İşte böyle bir ortamda PKK’nın bir katliam daha yapmasının tek bir amacı olabilir. Soğukkanlılığımızı bozmak ve Türkiye’yi acele ettirerek Kuzey Irak’a çekmek istiyorlar.
Neden istiyor olabilirler bunu. Birincisi; Türkiye’yi Kuzey Irak’ta bölgenin Kürtleri ile karşı karşıya getirecekler ve o bölgede Türkiye için yeni bir savaş alanı oluşturacaklar.
İkincisi; bu dış planla birlikte Türkiye’de de etnik kökenli bir bölünmeyi ve çatışmayı tahrik edip, iç savaş benzeri bir felaketi de zorluyorlar.

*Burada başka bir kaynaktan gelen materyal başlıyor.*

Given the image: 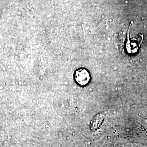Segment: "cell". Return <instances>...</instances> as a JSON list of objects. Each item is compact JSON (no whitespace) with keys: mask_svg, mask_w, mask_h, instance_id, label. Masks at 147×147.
I'll return each mask as SVG.
<instances>
[{"mask_svg":"<svg viewBox=\"0 0 147 147\" xmlns=\"http://www.w3.org/2000/svg\"><path fill=\"white\" fill-rule=\"evenodd\" d=\"M74 78L78 84L81 86H85L88 84L90 80V75L87 69H79L75 71Z\"/></svg>","mask_w":147,"mask_h":147,"instance_id":"1","label":"cell"}]
</instances>
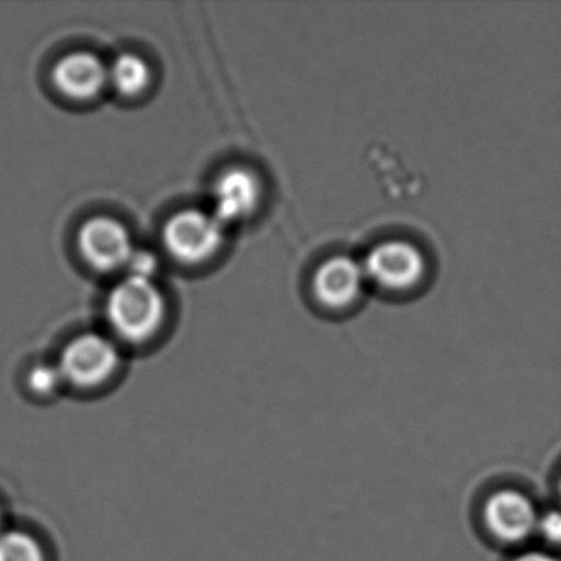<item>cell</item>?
Instances as JSON below:
<instances>
[{
    "instance_id": "cell-1",
    "label": "cell",
    "mask_w": 561,
    "mask_h": 561,
    "mask_svg": "<svg viewBox=\"0 0 561 561\" xmlns=\"http://www.w3.org/2000/svg\"><path fill=\"white\" fill-rule=\"evenodd\" d=\"M106 310L111 327L121 337L144 343L162 327L167 305L152 280L127 277L111 291Z\"/></svg>"
},
{
    "instance_id": "cell-2",
    "label": "cell",
    "mask_w": 561,
    "mask_h": 561,
    "mask_svg": "<svg viewBox=\"0 0 561 561\" xmlns=\"http://www.w3.org/2000/svg\"><path fill=\"white\" fill-rule=\"evenodd\" d=\"M363 267L367 282L387 294H410L428 274V261L422 249L403 239H389L374 245Z\"/></svg>"
},
{
    "instance_id": "cell-3",
    "label": "cell",
    "mask_w": 561,
    "mask_h": 561,
    "mask_svg": "<svg viewBox=\"0 0 561 561\" xmlns=\"http://www.w3.org/2000/svg\"><path fill=\"white\" fill-rule=\"evenodd\" d=\"M225 228L213 213L186 209L167 222L163 244L176 261L188 265L203 264L221 251Z\"/></svg>"
},
{
    "instance_id": "cell-4",
    "label": "cell",
    "mask_w": 561,
    "mask_h": 561,
    "mask_svg": "<svg viewBox=\"0 0 561 561\" xmlns=\"http://www.w3.org/2000/svg\"><path fill=\"white\" fill-rule=\"evenodd\" d=\"M367 284L363 262L350 255H333L318 265L310 288L314 301L323 310L341 313L363 300Z\"/></svg>"
},
{
    "instance_id": "cell-5",
    "label": "cell",
    "mask_w": 561,
    "mask_h": 561,
    "mask_svg": "<svg viewBox=\"0 0 561 561\" xmlns=\"http://www.w3.org/2000/svg\"><path fill=\"white\" fill-rule=\"evenodd\" d=\"M119 363V351L113 341L101 334H81L65 347L58 367L65 382L90 389L106 382Z\"/></svg>"
},
{
    "instance_id": "cell-6",
    "label": "cell",
    "mask_w": 561,
    "mask_h": 561,
    "mask_svg": "<svg viewBox=\"0 0 561 561\" xmlns=\"http://www.w3.org/2000/svg\"><path fill=\"white\" fill-rule=\"evenodd\" d=\"M262 202L264 183L248 167L226 170L213 186V215L225 226L252 218L261 209Z\"/></svg>"
},
{
    "instance_id": "cell-7",
    "label": "cell",
    "mask_w": 561,
    "mask_h": 561,
    "mask_svg": "<svg viewBox=\"0 0 561 561\" xmlns=\"http://www.w3.org/2000/svg\"><path fill=\"white\" fill-rule=\"evenodd\" d=\"M81 255L88 264L101 272L126 268L133 257L129 231L116 219L94 218L80 229L78 236Z\"/></svg>"
},
{
    "instance_id": "cell-8",
    "label": "cell",
    "mask_w": 561,
    "mask_h": 561,
    "mask_svg": "<svg viewBox=\"0 0 561 561\" xmlns=\"http://www.w3.org/2000/svg\"><path fill=\"white\" fill-rule=\"evenodd\" d=\"M538 517L530 499L512 489L494 492L485 502L484 518L489 530L507 543L530 537L537 530Z\"/></svg>"
},
{
    "instance_id": "cell-9",
    "label": "cell",
    "mask_w": 561,
    "mask_h": 561,
    "mask_svg": "<svg viewBox=\"0 0 561 561\" xmlns=\"http://www.w3.org/2000/svg\"><path fill=\"white\" fill-rule=\"evenodd\" d=\"M107 81L110 70L106 65L88 51L67 55L54 68L55 87L71 100H93Z\"/></svg>"
},
{
    "instance_id": "cell-10",
    "label": "cell",
    "mask_w": 561,
    "mask_h": 561,
    "mask_svg": "<svg viewBox=\"0 0 561 561\" xmlns=\"http://www.w3.org/2000/svg\"><path fill=\"white\" fill-rule=\"evenodd\" d=\"M110 81L124 96H136V94L142 93L149 84V65L137 55H121L111 65Z\"/></svg>"
},
{
    "instance_id": "cell-11",
    "label": "cell",
    "mask_w": 561,
    "mask_h": 561,
    "mask_svg": "<svg viewBox=\"0 0 561 561\" xmlns=\"http://www.w3.org/2000/svg\"><path fill=\"white\" fill-rule=\"evenodd\" d=\"M0 561H45L41 543L27 531H0Z\"/></svg>"
},
{
    "instance_id": "cell-12",
    "label": "cell",
    "mask_w": 561,
    "mask_h": 561,
    "mask_svg": "<svg viewBox=\"0 0 561 561\" xmlns=\"http://www.w3.org/2000/svg\"><path fill=\"white\" fill-rule=\"evenodd\" d=\"M64 382V374H61L58 364L57 366L41 364L28 374V386L38 396H50V393L57 392L58 387Z\"/></svg>"
},
{
    "instance_id": "cell-13",
    "label": "cell",
    "mask_w": 561,
    "mask_h": 561,
    "mask_svg": "<svg viewBox=\"0 0 561 561\" xmlns=\"http://www.w3.org/2000/svg\"><path fill=\"white\" fill-rule=\"evenodd\" d=\"M129 277L142 278V280H152L159 271V261L156 255L149 251H134L129 264H127Z\"/></svg>"
},
{
    "instance_id": "cell-14",
    "label": "cell",
    "mask_w": 561,
    "mask_h": 561,
    "mask_svg": "<svg viewBox=\"0 0 561 561\" xmlns=\"http://www.w3.org/2000/svg\"><path fill=\"white\" fill-rule=\"evenodd\" d=\"M537 530L550 543L561 545V511H548L538 517Z\"/></svg>"
},
{
    "instance_id": "cell-15",
    "label": "cell",
    "mask_w": 561,
    "mask_h": 561,
    "mask_svg": "<svg viewBox=\"0 0 561 561\" xmlns=\"http://www.w3.org/2000/svg\"><path fill=\"white\" fill-rule=\"evenodd\" d=\"M514 561H558L551 554L543 553V551H528V553L520 554Z\"/></svg>"
},
{
    "instance_id": "cell-16",
    "label": "cell",
    "mask_w": 561,
    "mask_h": 561,
    "mask_svg": "<svg viewBox=\"0 0 561 561\" xmlns=\"http://www.w3.org/2000/svg\"><path fill=\"white\" fill-rule=\"evenodd\" d=\"M0 522H2V512H0Z\"/></svg>"
},
{
    "instance_id": "cell-17",
    "label": "cell",
    "mask_w": 561,
    "mask_h": 561,
    "mask_svg": "<svg viewBox=\"0 0 561 561\" xmlns=\"http://www.w3.org/2000/svg\"><path fill=\"white\" fill-rule=\"evenodd\" d=\"M560 491H561V481H560Z\"/></svg>"
}]
</instances>
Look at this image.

Zaten acılı ve tepki içinde olan milleti tekrar acılara sevk edip, tahrik etmenin amacı mantıken başka olamaz. Elimizdeki verileri değerlendirince başka bir sonuca varmak imkansız.
Bazen içgüdülerimize uyup davranmamanın bizleri bir şekilde yönlendirmeye çalışmakta olan düşmana verilecek en büyük tepki olduğunu da lütfen düşünelim.
Dolayısıyla Başbakan Erdoğan’ın “Her olasılığı soğukkanlı olarak değerlendirmekteyiz” demesi son derece isabetli olmuştur. Bu doğru tavrı sürdürebilmek için hükümetin desteğe ihtiyacı var. (...)
Devletin zirvesinde gerek sivil kesim gerek askerler olsun soğukkanlı kalmaya çalışılıyor gibi.
Ülke meselesi söz konusu olduğundan muhalefetten de soğukkanlılığa katkılarını bekliyoruz.
Türkiye akıllı davranırsa bu işi kendisine kurulmuş tuzaklara düşmeden aşacak ve asıl o zaman şehitlerimizin kanı yerde kalmamış olacak.